- **Extracted data entries**
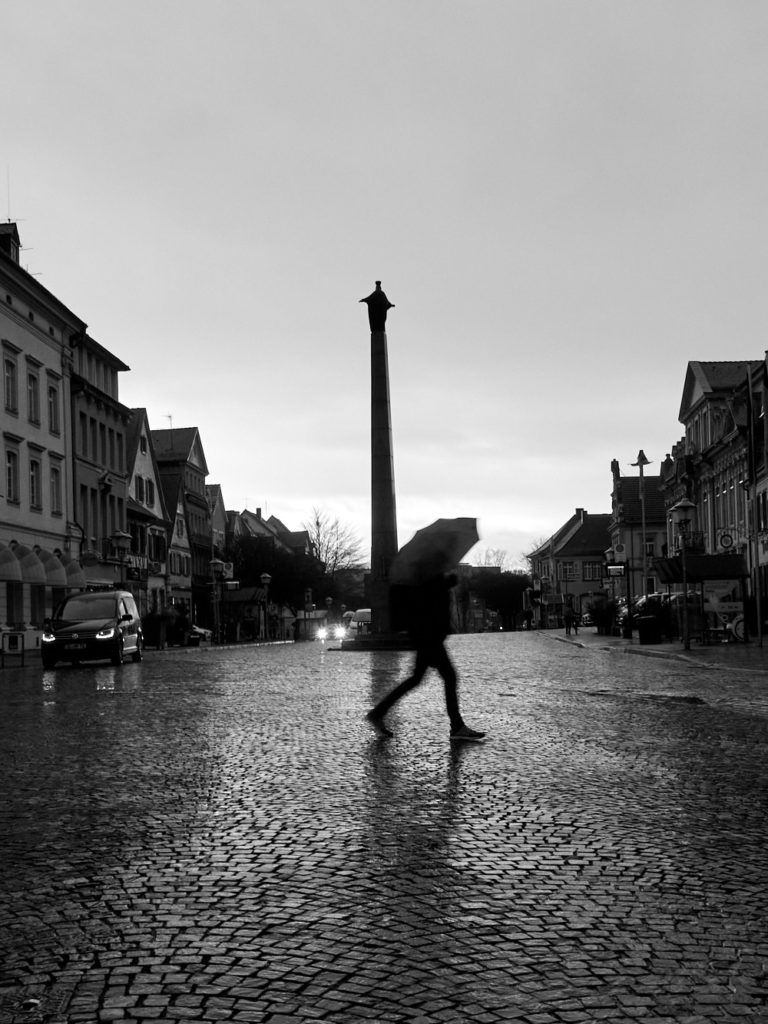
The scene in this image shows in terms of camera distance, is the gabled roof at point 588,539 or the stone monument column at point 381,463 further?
the gabled roof at point 588,539

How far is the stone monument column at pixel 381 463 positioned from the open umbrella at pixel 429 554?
27.5 m

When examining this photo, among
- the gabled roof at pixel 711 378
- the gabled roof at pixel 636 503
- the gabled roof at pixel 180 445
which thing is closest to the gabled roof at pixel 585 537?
the gabled roof at pixel 636 503

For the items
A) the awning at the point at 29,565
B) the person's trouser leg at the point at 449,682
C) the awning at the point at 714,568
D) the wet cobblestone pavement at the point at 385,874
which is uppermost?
the awning at the point at 29,565

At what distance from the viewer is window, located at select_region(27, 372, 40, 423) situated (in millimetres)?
49266

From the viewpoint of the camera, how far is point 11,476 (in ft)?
154

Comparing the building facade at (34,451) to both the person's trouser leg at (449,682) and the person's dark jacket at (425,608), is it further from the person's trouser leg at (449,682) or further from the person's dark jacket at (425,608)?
the person's trouser leg at (449,682)

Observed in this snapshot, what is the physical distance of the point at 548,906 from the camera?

- **Problem details**
Skip the pictures and transcribe the rest of the records exactly.

- **Task solution**
The scene in this image shows in terms of camera distance, is the gabled roof at point 588,539 or the stone monument column at point 381,463 further?
the gabled roof at point 588,539

How far is the stone monument column at pixel 381 463 positioned from the open umbrella at pixel 429 554?
27.5 m

When examining this photo, among
- the gabled roof at pixel 711 378
- the gabled roof at pixel 636 503
- the gabled roof at pixel 180 445
which thing is closest to the gabled roof at pixel 585 537?
the gabled roof at pixel 636 503

For the items
A) the awning at the point at 29,565
B) the person's trouser leg at the point at 449,682
C) the awning at the point at 714,568
D) the wet cobblestone pavement at the point at 385,874
which is uppermost?
the awning at the point at 29,565

At what distance from the viewer is window, located at select_region(27, 372, 40, 423) situated (in millimetres)?
49266

From the viewpoint of the camera, how far is point 11,476 (in ft)?
154

Comparing the building facade at (34,451) to both the person's trouser leg at (449,682) and the person's dark jacket at (425,608), is it further from the person's trouser leg at (449,682) or further from the person's dark jacket at (425,608)?
the person's trouser leg at (449,682)

Observed in this snapshot, what is the physical distance of the point at 548,906 from the camera?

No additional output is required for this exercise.